Aim
Render every line of the records below as a Markdown table with the columns Row and Line, numbering the rows and skipping blank lines. Leave the pictures out of the table.

Provided data
# # #

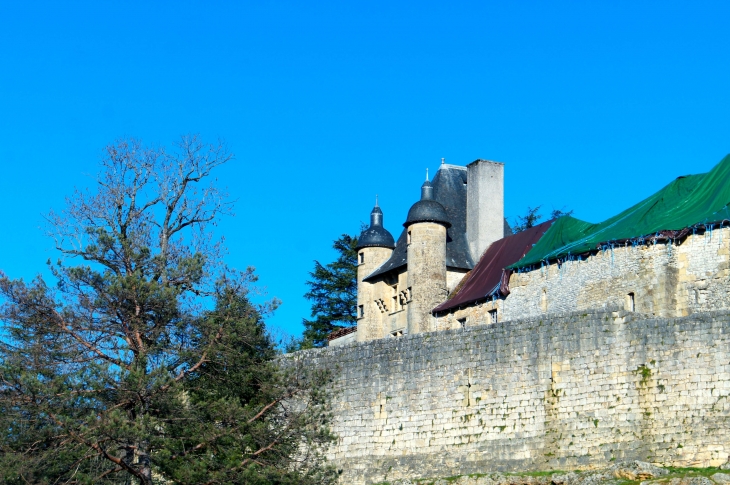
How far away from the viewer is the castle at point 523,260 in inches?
1209

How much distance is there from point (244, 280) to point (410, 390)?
425cm

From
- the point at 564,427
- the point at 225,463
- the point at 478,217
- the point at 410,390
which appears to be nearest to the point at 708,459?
the point at 564,427

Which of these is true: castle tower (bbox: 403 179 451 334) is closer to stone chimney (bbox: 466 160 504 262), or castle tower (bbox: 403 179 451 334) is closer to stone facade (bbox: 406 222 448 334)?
stone facade (bbox: 406 222 448 334)

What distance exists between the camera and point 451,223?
136 ft

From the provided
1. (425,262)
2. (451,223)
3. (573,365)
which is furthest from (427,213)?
(573,365)

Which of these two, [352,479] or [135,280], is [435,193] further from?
[135,280]

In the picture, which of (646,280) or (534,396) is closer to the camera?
(534,396)

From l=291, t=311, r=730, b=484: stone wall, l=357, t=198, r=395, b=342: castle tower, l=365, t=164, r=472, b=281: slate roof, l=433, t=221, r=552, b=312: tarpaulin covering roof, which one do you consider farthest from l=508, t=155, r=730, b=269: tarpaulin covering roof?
l=357, t=198, r=395, b=342: castle tower

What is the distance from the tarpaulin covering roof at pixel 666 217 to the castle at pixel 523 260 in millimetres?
34

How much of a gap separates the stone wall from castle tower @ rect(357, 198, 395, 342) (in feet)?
41.3

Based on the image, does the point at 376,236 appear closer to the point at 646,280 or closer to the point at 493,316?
the point at 493,316

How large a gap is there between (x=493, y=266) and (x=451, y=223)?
332cm

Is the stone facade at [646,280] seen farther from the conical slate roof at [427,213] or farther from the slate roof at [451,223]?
the slate roof at [451,223]

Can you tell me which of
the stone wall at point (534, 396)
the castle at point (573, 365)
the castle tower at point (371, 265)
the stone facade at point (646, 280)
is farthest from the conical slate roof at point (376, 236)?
the stone wall at point (534, 396)
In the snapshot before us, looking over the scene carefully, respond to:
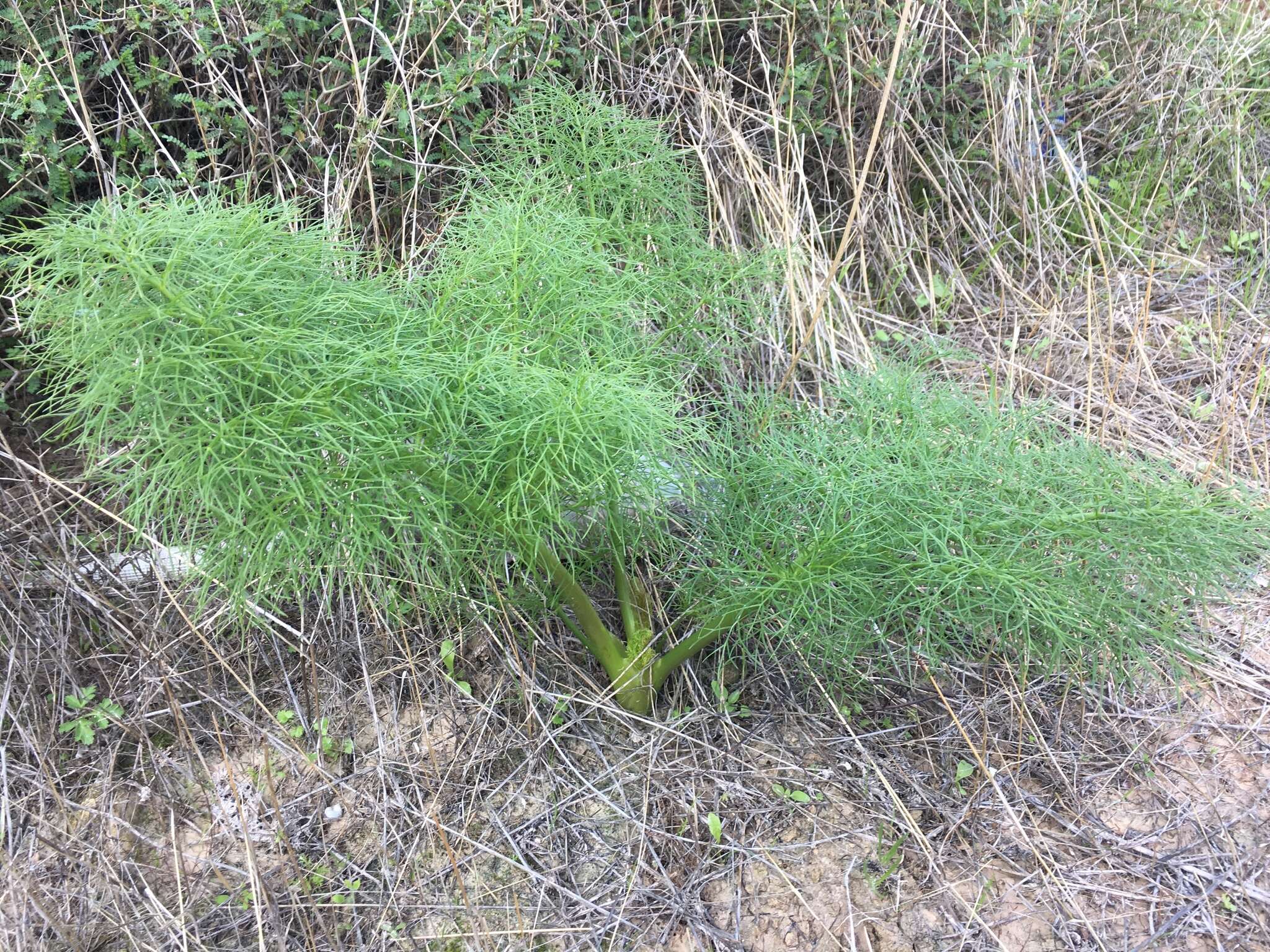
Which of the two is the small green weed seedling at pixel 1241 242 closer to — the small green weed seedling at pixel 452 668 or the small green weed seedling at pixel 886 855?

# # #

Task answer
| Row | Line |
|---|---|
| 1 | How far away from the viewer is the castle at point 523,260 in inches? |
| 2 | 1209 |
| 3 | How much distance is there from point (244, 280) to point (410, 390)? |
| 4 | 425cm |
| 5 | From |
| 6 | - the point at 564,427 |
| 7 | - the point at 225,463 |
| 8 | - the point at 478,217 |
| 9 | - the point at 410,390 |
| 10 | which appears to be nearest to the point at 708,459? |
| 11 | the point at 564,427 |
| 12 | Which of these is true: castle tower (bbox: 403 179 451 334) is closer to stone chimney (bbox: 466 160 504 262), or castle tower (bbox: 403 179 451 334) is closer to stone facade (bbox: 406 222 448 334)? |
| 13 | stone facade (bbox: 406 222 448 334) |
| 14 | What distance exists between the camera and point 451,223? |
| 15 | 136 ft |
| 16 | From the provided |
| 17 | 1. (425,262) |
| 18 | 2. (451,223) |
| 19 | 3. (573,365) |
| 20 | which is furthest from (427,213)? |
| 21 | (573,365) |
| 22 | Which of these two, [352,479] or [135,280], is [435,193] further from? |
| 23 | [135,280] |
| 24 | In the picture, which of (646,280) or (534,396) is closer to the camera? |
| 25 | (534,396) |
| 26 | From l=291, t=311, r=730, b=484: stone wall, l=357, t=198, r=395, b=342: castle tower, l=365, t=164, r=472, b=281: slate roof, l=433, t=221, r=552, b=312: tarpaulin covering roof, which one do you consider farthest from l=508, t=155, r=730, b=269: tarpaulin covering roof? |
| 27 | l=357, t=198, r=395, b=342: castle tower |
| 28 | What is the distance from the tarpaulin covering roof at pixel 666 217 to the castle at pixel 523 260 in millimetres? |
| 29 | 34 |
| 30 | How much of a gap separates the stone wall from castle tower @ rect(357, 198, 395, 342) (in feet)? |
| 31 | 41.3 |
| 32 | Based on the image, does the point at 376,236 appear closer to the point at 646,280 or closer to the point at 493,316? |
| 33 | the point at 493,316 |
| 34 | How large a gap is there between (x=493, y=266) and (x=451, y=223)? |
| 35 | 332cm |
| 36 | Is the stone facade at [646,280] seen farther from the conical slate roof at [427,213] or farther from the slate roof at [451,223]? |
| 37 | the slate roof at [451,223] |
| 38 | Can you tell me which of |
| 39 | the stone wall at point (534, 396) |
| 40 | the castle at point (573, 365) |
| 41 | the castle tower at point (371, 265) |
| 42 | the stone facade at point (646, 280) |
| 43 | is farthest from the conical slate roof at point (376, 236)? |
| 44 | the stone wall at point (534, 396) |
| 45 | In the snapshot before us, looking over the scene carefully, respond to: |
| 46 | Which of the two is the small green weed seedling at pixel 1241 242 closer to — the small green weed seedling at pixel 452 668 or the small green weed seedling at pixel 886 855? |